= Questions on scene geometry =

►

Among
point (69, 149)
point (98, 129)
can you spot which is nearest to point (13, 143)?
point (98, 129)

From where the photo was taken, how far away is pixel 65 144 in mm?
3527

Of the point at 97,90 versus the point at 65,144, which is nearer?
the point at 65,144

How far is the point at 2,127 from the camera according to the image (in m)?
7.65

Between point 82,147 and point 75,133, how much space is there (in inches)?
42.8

◄
►

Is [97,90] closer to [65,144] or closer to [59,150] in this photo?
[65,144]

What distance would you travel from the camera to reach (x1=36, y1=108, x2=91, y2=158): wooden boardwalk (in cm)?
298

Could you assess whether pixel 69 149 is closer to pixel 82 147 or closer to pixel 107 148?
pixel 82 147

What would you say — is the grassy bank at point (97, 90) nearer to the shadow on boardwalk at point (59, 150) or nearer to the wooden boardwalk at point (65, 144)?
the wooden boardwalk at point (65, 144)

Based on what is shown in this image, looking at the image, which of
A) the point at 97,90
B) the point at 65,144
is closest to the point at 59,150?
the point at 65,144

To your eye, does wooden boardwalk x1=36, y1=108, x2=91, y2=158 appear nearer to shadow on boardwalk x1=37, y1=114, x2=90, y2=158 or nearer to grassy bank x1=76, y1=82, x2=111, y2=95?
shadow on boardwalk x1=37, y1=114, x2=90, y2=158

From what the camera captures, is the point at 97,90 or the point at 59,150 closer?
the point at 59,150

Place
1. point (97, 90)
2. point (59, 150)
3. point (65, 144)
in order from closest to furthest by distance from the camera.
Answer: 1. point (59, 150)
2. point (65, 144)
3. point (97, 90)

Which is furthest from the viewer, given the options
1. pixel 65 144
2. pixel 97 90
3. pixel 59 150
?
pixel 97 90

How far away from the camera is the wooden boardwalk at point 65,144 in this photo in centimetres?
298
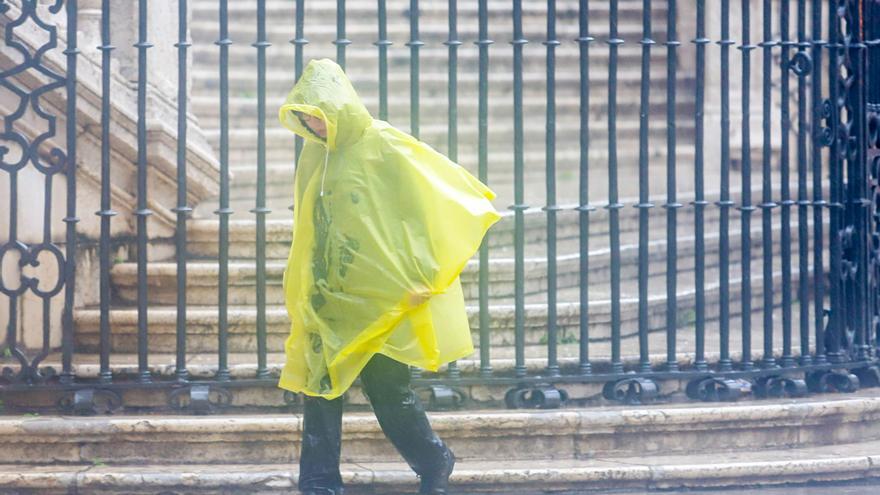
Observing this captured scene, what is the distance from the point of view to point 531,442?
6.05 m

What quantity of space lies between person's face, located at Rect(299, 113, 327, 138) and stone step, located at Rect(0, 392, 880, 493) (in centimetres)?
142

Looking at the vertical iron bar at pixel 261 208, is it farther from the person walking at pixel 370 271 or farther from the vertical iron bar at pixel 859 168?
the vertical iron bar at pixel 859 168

◄
►

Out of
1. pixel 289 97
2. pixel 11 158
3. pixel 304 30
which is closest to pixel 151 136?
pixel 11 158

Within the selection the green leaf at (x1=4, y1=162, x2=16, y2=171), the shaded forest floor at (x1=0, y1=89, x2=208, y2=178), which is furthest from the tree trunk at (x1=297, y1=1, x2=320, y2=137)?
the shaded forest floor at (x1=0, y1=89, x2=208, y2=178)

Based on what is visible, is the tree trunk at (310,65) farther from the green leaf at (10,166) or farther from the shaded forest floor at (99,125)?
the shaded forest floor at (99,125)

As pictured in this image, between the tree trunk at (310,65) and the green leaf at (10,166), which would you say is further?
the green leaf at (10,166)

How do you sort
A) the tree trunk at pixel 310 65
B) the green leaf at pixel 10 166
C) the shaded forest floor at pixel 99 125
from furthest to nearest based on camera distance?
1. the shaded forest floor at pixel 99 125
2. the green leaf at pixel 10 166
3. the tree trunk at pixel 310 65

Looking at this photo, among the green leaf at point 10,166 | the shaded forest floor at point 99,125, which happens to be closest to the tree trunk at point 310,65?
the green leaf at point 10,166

◄

= EXERCISE DIRECTIONS =
Identify each line in the items above that contains the word "trunk" and copy every such line in full. Treat the match as case-sensitive.

= ANSWER BELOW =
Within the selection the green leaf at (x1=4, y1=162, x2=16, y2=171), the shaded forest floor at (x1=0, y1=89, x2=208, y2=178), which is furthest from the tree trunk at (x1=297, y1=1, x2=320, y2=137)?
Based on what is visible, is the tree trunk at (310,65) farther from the green leaf at (10,166) or farther from the shaded forest floor at (99,125)?
As pictured in this image, between the tree trunk at (310,65) and the green leaf at (10,166), which would you say is further?
A) the tree trunk at pixel 310 65
3. the tree trunk at pixel 310 65
Looking at this photo, among the green leaf at point 10,166 | the shaded forest floor at point 99,125, which happens to be closest to the tree trunk at point 310,65?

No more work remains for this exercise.